The Golden Verses


Some of Pythagoras's writings come down to us today, through several translations and two thousand years. Below are the Golden Verses, which were the core of the way of life he preached at Croton.


First honor the Immortal Gods, as the law demands; then reverence thy oath, and then the illustrious heroes; then venerate the divinities under the earth, due rites performing; then honor your parents, and all of your kindred.

Among others make the most virtuous thy friend! Love to make use of his soft speeches, and learn from his deeds that are useful; but alienate not the beloved comrade for trifling offences; bear all you can, what you can, for power is bound to necessity.

Take this well to heart; you must gain control of your habits; first over stomach, then sleep, and then luxury, and anger.

What brings you shame, do not unto others, nor by yourself.

The highest of duties is honor to self.

Let justice be practiced in words as in deeds; then make the habit, never inconsiderately to act; neither forget that death is appointed to all; that possessions here gladly gathered, here must be left; whatever sorrow the fate of the Gods may here send us bear, whatever may strike you, with patience unmurmuring; to relieve it, so far as you can, is permitted, but reflect that not much misfortune has Fate given to the good.

The speech of the people is various, now good, now evil; so let them not frighten you, nor keep you from your purpose.

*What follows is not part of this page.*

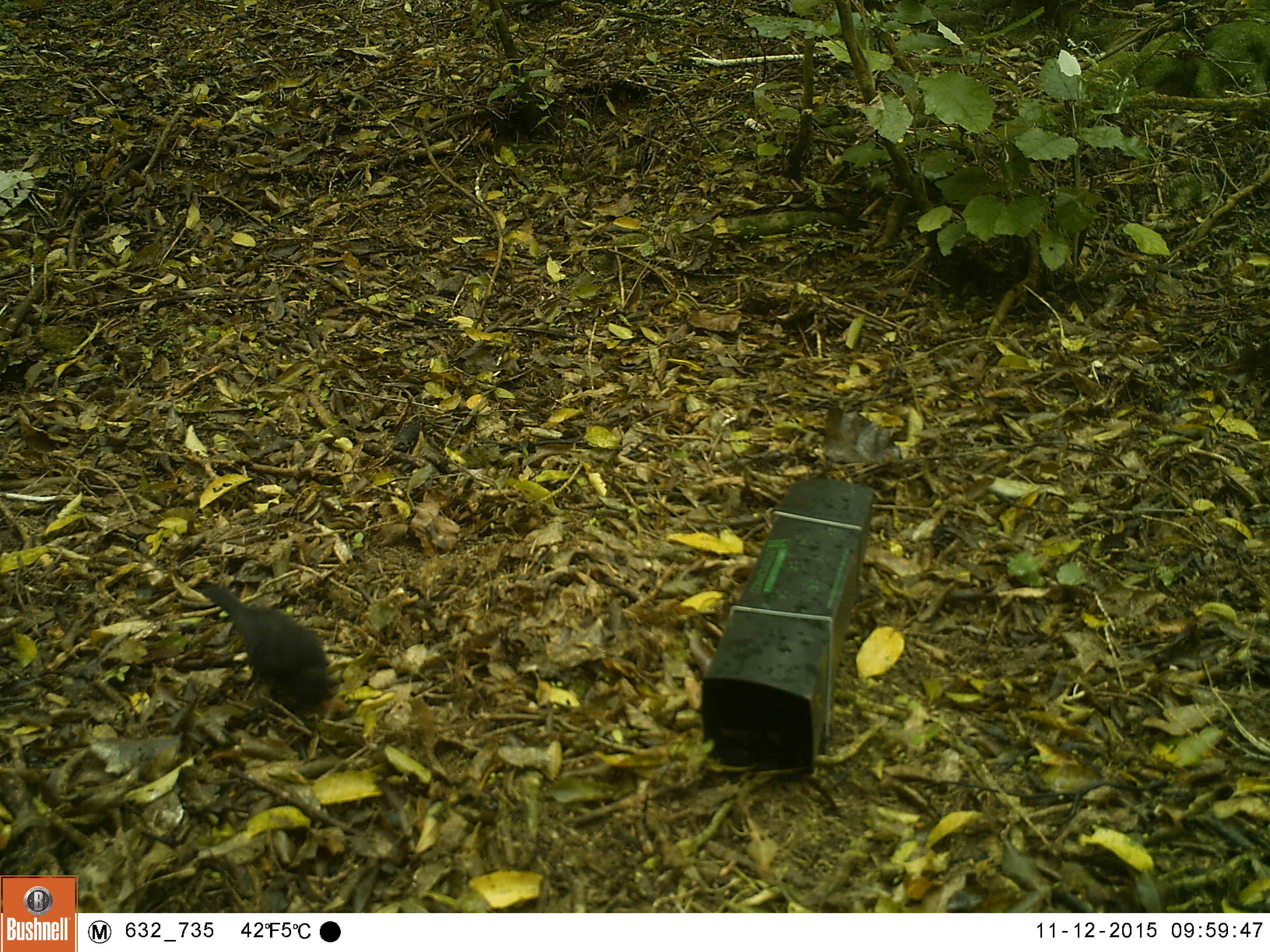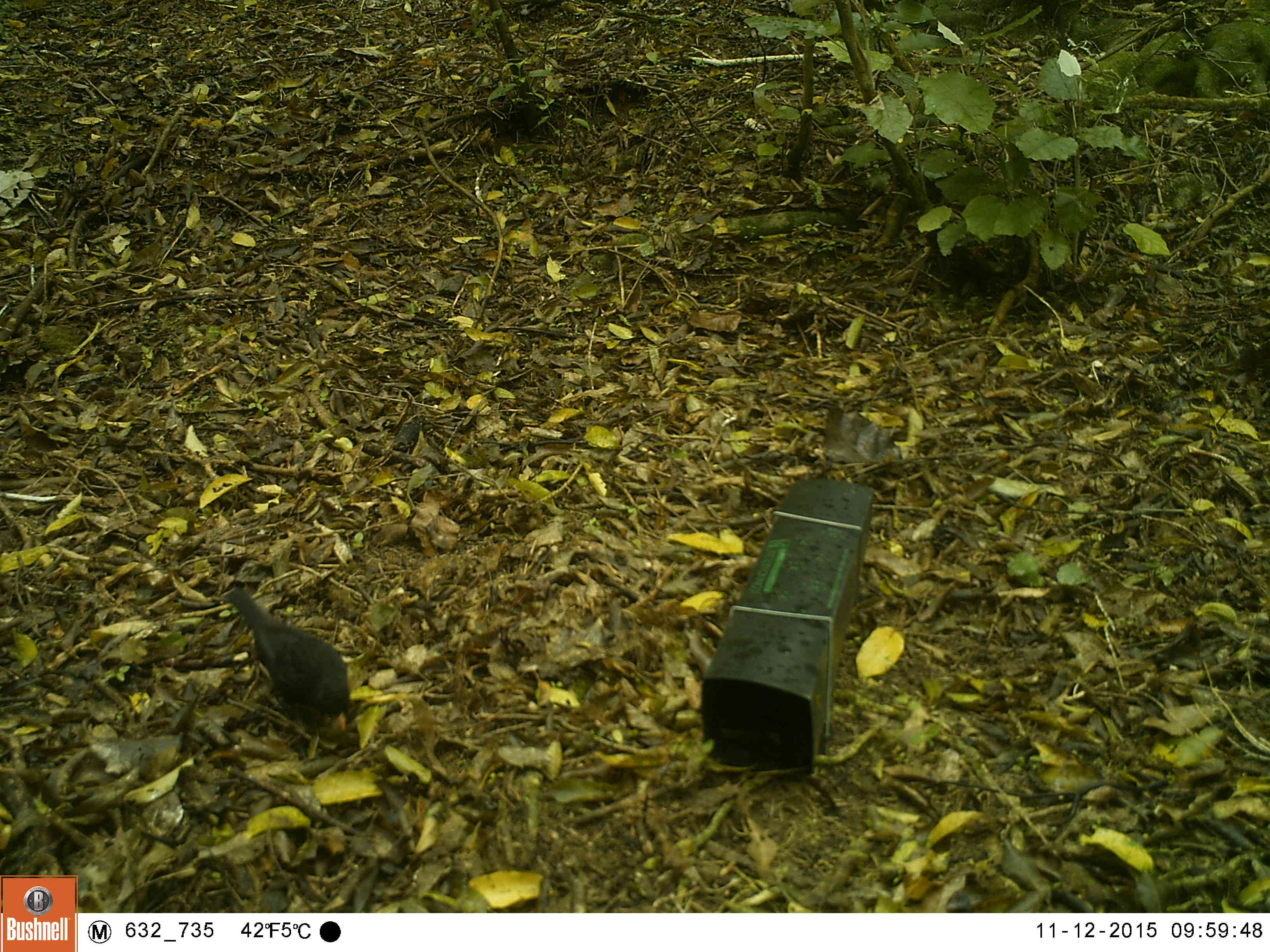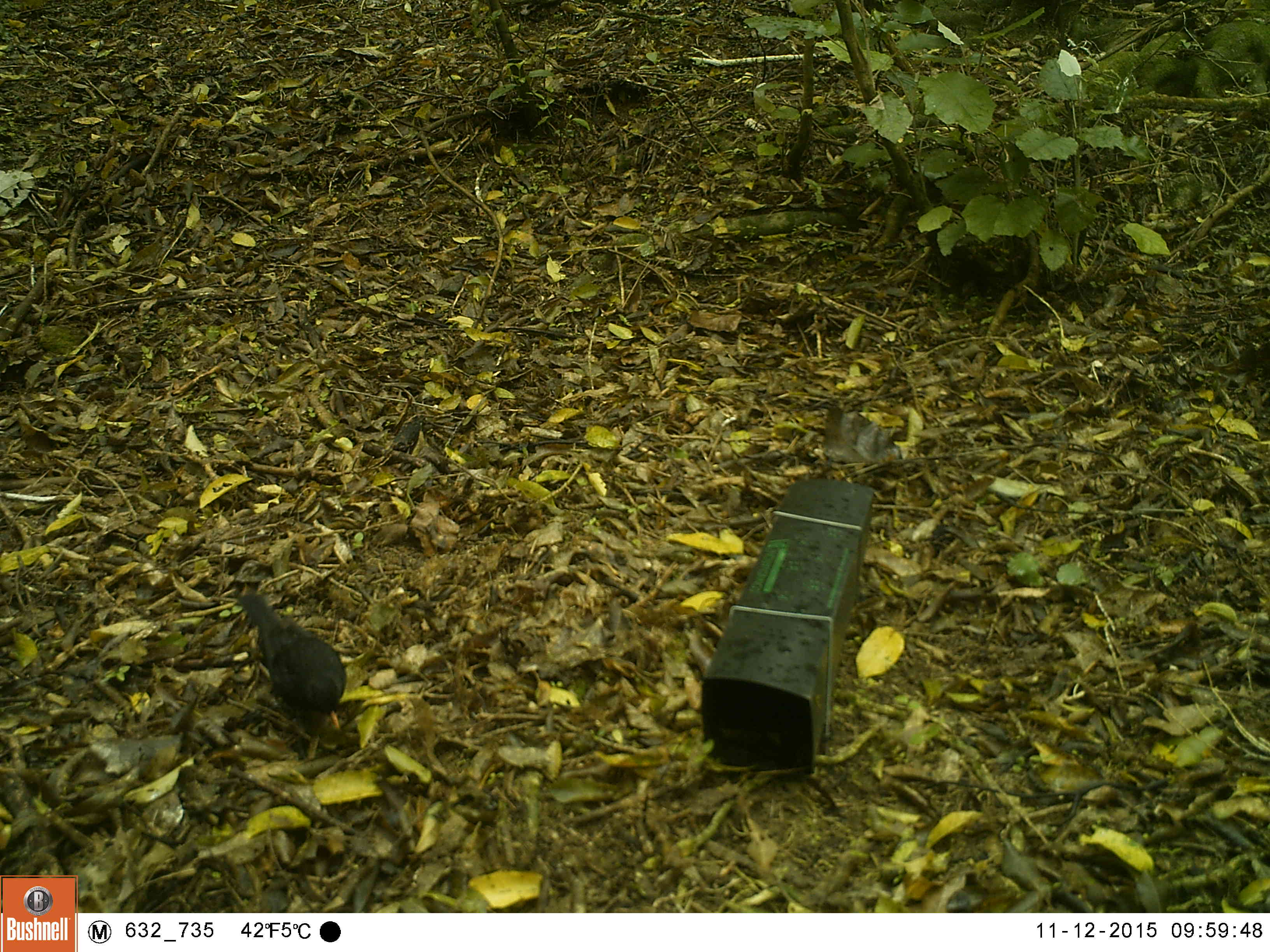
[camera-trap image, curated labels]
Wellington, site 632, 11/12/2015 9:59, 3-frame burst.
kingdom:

If false calumnies come to your ears, support it in patience; yet that which I now am declaring, fulfill it faithfully: let no one with speech or with deeds ever deceive you to do or to say what is not the best.

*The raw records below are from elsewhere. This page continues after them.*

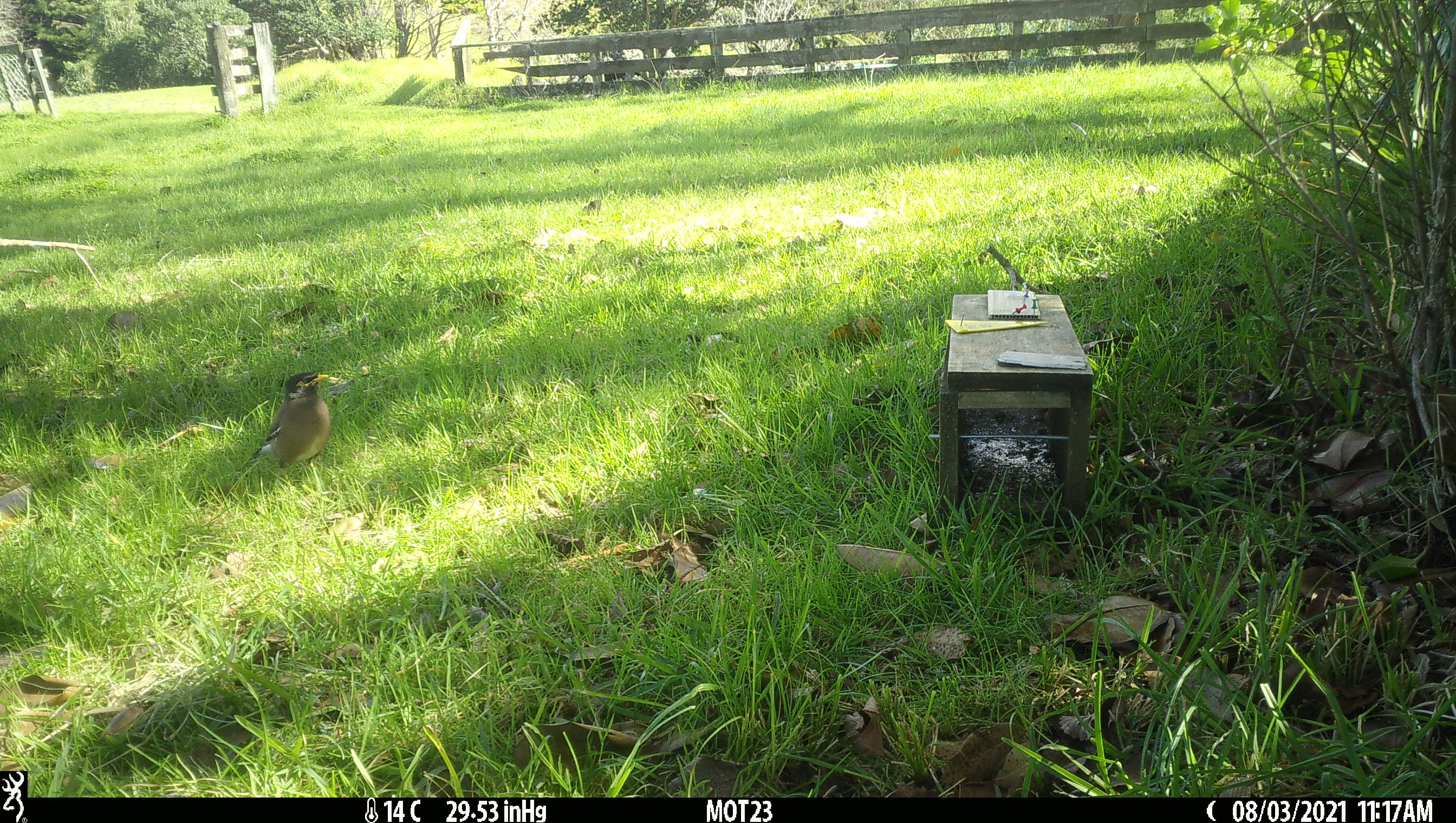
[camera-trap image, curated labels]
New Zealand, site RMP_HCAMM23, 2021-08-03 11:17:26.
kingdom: Animalia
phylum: Chordata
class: Aves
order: Passeriformes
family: Sturnidae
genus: Acridotheres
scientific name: Acridotheres tristis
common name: common myna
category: myna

Think, before you act, that nothing stupid results.

To act inconsiderately is part of a fool; yet whatever later will not bring you repentance, that you should carry through.

Do nothing beyond what you know, yet learn what you may need; thus shall your life grow happy.

Do not neglect the health of the body; keep measure in eating and drinking, and every exercise of the body. By measure, I mean what later will not induce pain.

Follow clean habits of life, but not the luxurious; avoid all things which will arouse envy.

At the wrong time, never be a prodigal, as if you did not know what was proper, nor show yourself stingy, for a due measure is ever the best.

Do only those things which will not harm thee, and deliberate before you act.

Never let slumber approach thy wearied eyelids, ere thrice you review what this day you did: Wherein have I sinned? What did I? What duty is neglected? All, from the first to the last, review, and if you have erred grieve in your spirit, rejoicing for all that was good. With zeal and with industry, this, then, repeat; and learn to repeat it with joy. Thus wilt thou tread on the paths of heavenly virtue. Surely, I swear it by him who into our souls has transmitted the Sacred Quaternary [the Tetraktys], the spring of eternal Nature.

Never start on your task until you have implored the blessings of the Gods.

If this you hold fast, soon will you recognize of Gods and mortal men the true nature of existence, how everything passes and returns. Then will you see what is true, how Nature in all is most equal, so that you hope not for what has no hope, nor that anything should escape you.

Men shall you find whose sorrows they themselves have created, wretches who see not the Good that is too near, nothing they hear; few know how to help themselves in misfortune. That is the Fate that blinds humanity; in circles, hither and yon they run in endless sorrows; for they are followed by a grim companion, disunion with themselves; unnoticed, never rouse him, and fly from before him!

Father Zeus, O free them all from sufferings so great, or show unto each the Genius, who is their guide! Yet, do not fear, for the mortals are divine by race, to whom holy Nature everything will reveal and demonstrate; whereof if you have received, so keep what I teach you; healing your soul, you shall remain insured from manifold evil.

Avoid foods forbidden; reflect that this contributes to the cleanliness and redemption of your soul. Consider all things well: let reason, the gift divine, be thy highest guide; then should you be separated from the body, and soar in the aether, you will be imperishable, a divinity, a mortal no more.